2018-01-29 Thread Konstantin Tokarev


29.01.2018, 15:30, "Simon Hausmann" :
> Right, so one patch release per non-LTS minor release to fix bloopers :)

If there are bugs featured in "Known Issues" which can be fixed in reasonable 
time
they could be merged directly to 5.x.1 branch after 1-week deadline as an 
exception.

>
> Simon
> 
> From: Konstantin Tokarev 
> Sent: Monday, January 29, 2018 1:27:49 PM
> To: Simon Hausmann; Jani Heikkinen; development@qt-project.org
> Subject: Re: [Development] Qt branches & proposal how to continue with those
>
> 29.01.2018, 11:16, "Simon Hausmann" :
>> Hi,
>>
>> I feel that we are generally guiding our users towards the LTS releases. The 
>> minor releases appear to address in particular users who need a particular 
>> feature before it hits the next LTS release.
>>
>> In the light of that, I think it would be better to keep the LTS branches 
>> open longer and stop doing patch releases for minor releases that are not 
>> LTS.

#### RECORD EXTRACTS:
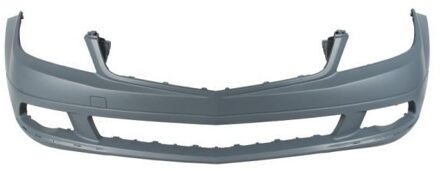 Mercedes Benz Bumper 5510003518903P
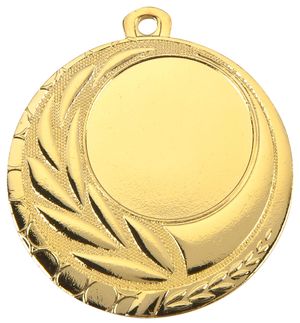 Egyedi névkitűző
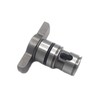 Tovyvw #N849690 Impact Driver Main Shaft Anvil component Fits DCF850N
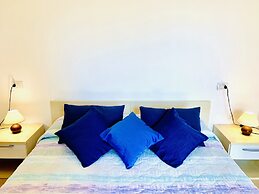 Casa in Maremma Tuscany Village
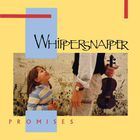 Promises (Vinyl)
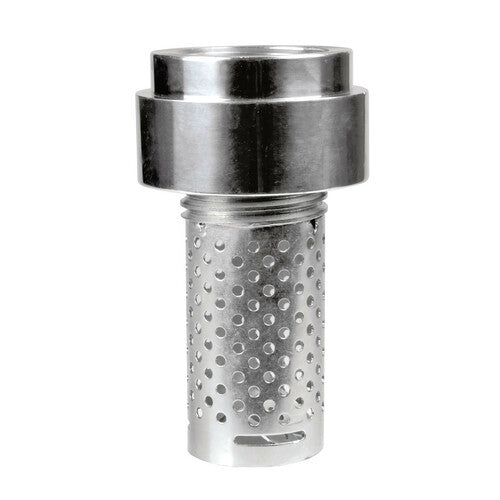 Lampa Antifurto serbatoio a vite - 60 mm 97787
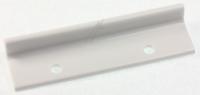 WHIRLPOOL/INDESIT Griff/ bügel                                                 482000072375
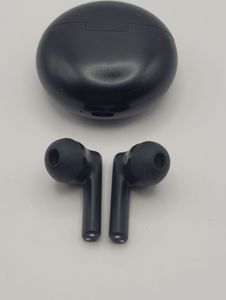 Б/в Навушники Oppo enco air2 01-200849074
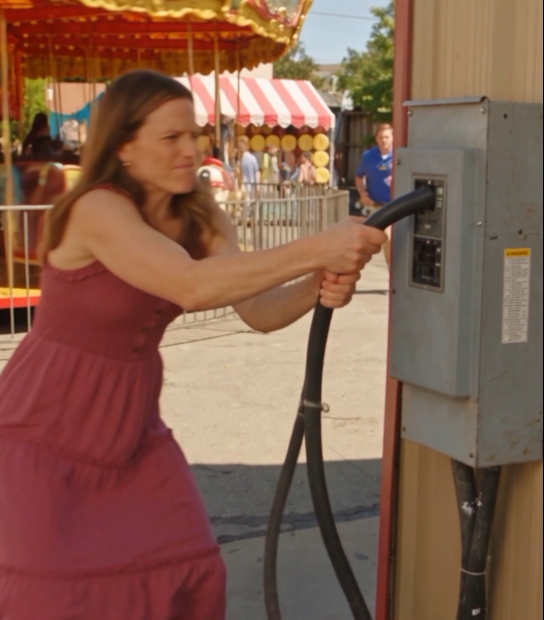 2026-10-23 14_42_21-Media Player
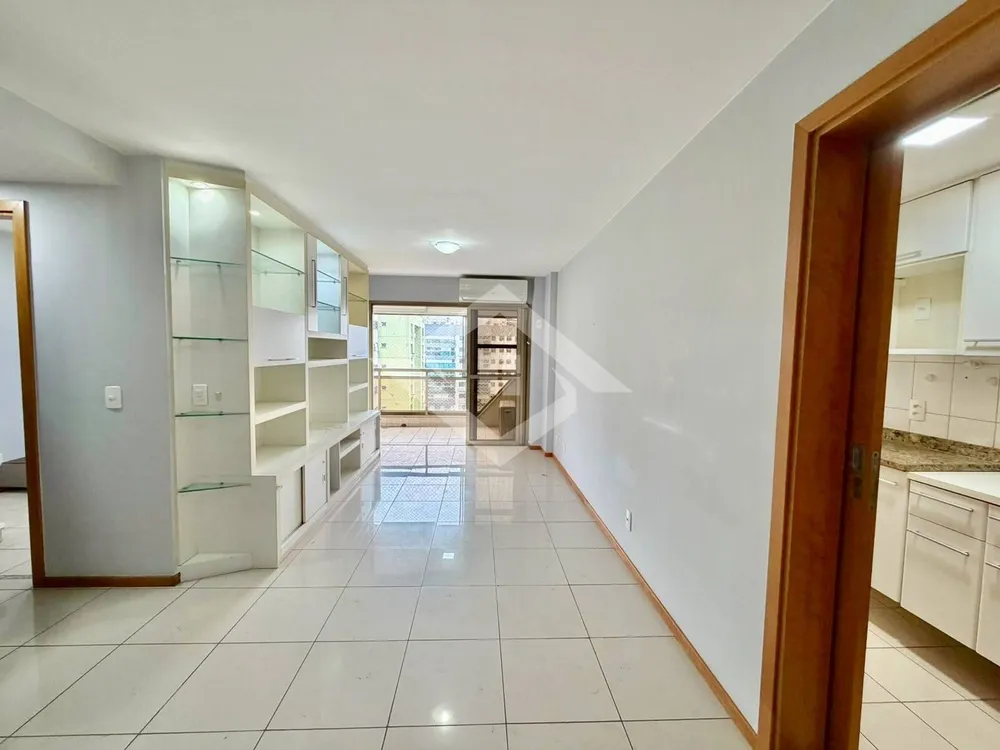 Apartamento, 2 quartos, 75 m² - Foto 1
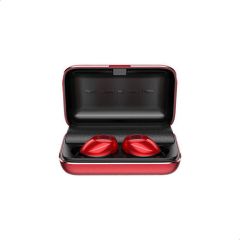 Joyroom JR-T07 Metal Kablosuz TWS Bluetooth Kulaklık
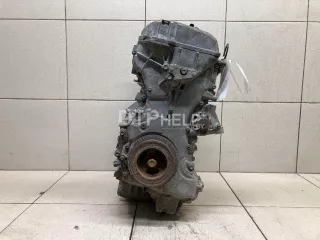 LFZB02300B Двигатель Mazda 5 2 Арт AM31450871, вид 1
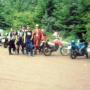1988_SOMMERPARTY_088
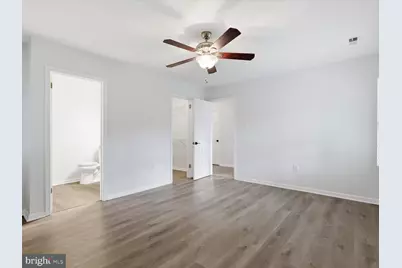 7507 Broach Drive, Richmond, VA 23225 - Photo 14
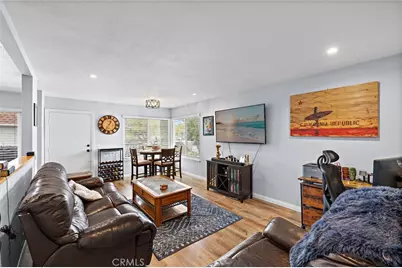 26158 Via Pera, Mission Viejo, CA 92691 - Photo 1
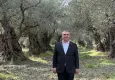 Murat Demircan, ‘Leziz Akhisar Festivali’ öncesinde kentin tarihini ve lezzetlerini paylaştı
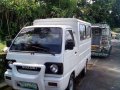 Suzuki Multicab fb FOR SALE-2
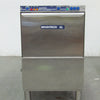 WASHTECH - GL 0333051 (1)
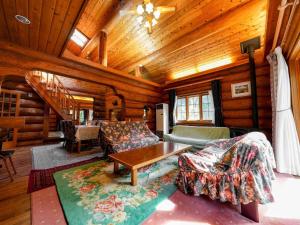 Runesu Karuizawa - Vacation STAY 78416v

#### YOUR TASK:
In the Qt branches thread, whom does Simon Hausmann say the minor releases appear to address in particular? The lines that come after the thread are not needed for this work.

#### REPLY:
Users who need a particular feature before it hits the next LTS release.